## Try it
Render the rows from the start through the line holding "How many slices", inclusive, as a Markdown table with the columns No. and Line, one numbered row per line and blank lines omitted.

(Saved entries)
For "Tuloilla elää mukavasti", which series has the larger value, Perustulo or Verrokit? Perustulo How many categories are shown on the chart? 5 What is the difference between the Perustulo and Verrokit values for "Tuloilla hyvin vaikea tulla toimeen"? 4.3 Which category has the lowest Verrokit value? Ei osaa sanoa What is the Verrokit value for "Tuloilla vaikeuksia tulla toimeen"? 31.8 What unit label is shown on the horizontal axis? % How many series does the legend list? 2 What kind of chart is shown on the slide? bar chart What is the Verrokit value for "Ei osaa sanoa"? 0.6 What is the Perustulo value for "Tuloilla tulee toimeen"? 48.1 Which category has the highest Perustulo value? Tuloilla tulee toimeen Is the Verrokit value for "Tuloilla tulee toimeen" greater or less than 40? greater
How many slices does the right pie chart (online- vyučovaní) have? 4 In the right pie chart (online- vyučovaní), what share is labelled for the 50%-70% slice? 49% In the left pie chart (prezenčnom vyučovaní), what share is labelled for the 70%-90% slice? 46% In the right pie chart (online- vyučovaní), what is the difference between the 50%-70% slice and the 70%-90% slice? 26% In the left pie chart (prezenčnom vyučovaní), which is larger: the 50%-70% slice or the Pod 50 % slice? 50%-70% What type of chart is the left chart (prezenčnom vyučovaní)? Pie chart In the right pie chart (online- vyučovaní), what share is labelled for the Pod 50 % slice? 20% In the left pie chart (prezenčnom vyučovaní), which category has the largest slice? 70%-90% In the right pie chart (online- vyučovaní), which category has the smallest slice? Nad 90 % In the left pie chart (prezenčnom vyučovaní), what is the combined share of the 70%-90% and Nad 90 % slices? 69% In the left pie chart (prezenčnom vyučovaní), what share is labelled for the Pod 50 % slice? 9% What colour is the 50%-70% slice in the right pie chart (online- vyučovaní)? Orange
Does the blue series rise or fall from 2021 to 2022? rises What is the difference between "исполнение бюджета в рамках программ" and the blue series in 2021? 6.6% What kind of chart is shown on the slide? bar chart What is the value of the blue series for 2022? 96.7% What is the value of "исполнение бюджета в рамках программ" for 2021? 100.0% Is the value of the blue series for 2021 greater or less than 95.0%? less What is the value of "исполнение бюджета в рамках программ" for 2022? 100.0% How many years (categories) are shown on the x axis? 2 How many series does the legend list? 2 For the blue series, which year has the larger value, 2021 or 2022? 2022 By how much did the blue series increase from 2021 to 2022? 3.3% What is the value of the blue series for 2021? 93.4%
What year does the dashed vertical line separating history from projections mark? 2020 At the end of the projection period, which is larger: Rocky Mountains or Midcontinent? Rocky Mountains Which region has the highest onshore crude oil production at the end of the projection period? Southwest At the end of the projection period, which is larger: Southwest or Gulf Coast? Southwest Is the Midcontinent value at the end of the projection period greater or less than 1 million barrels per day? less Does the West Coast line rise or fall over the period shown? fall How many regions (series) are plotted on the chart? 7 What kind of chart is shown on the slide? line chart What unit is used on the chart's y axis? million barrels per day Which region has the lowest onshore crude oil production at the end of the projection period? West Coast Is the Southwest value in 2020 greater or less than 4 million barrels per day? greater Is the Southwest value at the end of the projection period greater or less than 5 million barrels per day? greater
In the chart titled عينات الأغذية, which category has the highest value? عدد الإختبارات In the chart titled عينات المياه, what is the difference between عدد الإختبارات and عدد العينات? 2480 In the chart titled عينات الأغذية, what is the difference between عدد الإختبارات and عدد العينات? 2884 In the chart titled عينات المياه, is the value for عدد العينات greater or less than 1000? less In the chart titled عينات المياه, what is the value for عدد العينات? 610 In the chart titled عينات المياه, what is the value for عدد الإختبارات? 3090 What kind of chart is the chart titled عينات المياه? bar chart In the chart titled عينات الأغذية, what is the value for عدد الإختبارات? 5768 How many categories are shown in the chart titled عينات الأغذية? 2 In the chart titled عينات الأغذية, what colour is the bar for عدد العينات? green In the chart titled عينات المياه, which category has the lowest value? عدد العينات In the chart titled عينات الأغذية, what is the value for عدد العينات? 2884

## Answer section
| No. | Line |
|---|---|
| 1 | For "Tuloilla elää mukavasti", which series has the larger value, Perustulo or Verrokit? Perustulo How many categories are shown on the chart? 5 What is the difference between the Perustulo and Verrokit values for "Tuloilla hyvin vaikea tulla toimeen"? 4.3 Which category has the lowest Verrokit value? Ei osaa sanoa What is the Verrokit value for "Tuloilla vaikeuksia tulla toimeen"? 31.8 What unit label is shown on the horizontal axis? % How many series does the legend list? 2 What kind of chart is shown on the slide? bar chart What is the Verrokit value for "Ei osaa sanoa"? 0.6 What is the Perustulo value for "Tuloilla tulee toimeen"? 48.1 Which category has the highest Perustulo value? Tuloilla tulee toimeen Is the Verrokit value for "Tuloilla tulee toimeen" greater or less than 40? greater |
| 2 | How many slices does the right pie chart (online- vyučovaní) have? 4 In the right pie chart (online- vyučovaní), what share is labelled for the 50%-70% slice? 49% In the left pie chart (prezenčnom vyučovaní), what share is labelled for the 70%-90% slice? 46% In the right pie chart (online- vyučovaní), what is the difference between the 50%-70% slice and the 70%-90% slice? 26% In the left pie chart (prezenčnom vyučovaní), which is larger: the 50%-70% slice or the Pod 50 % slice? 50%-70% What type of chart is the left chart (prezenčnom vyučovaní)? Pie chart In the right pie chart (online- vyučovaní), what share is labelled for the Pod 50 % slice? 20% In the left pie chart (prezenčnom vyučovaní), which category has the largest slice? 70%-90% In the right pie chart (online- vyučovaní), which category has the smallest slice? Nad 90 % In the left pie chart (prezenčnom vyučovaní), what is the combined share of the 70%-90% and Nad 90 % slices? 69% In the left pie chart (prezenčnom vyučovaní), what share is labelled for the Pod 50 % slice? 9% What colour is the 50%-70% slice in the right pie chart (online- vyučovaní)? Orange |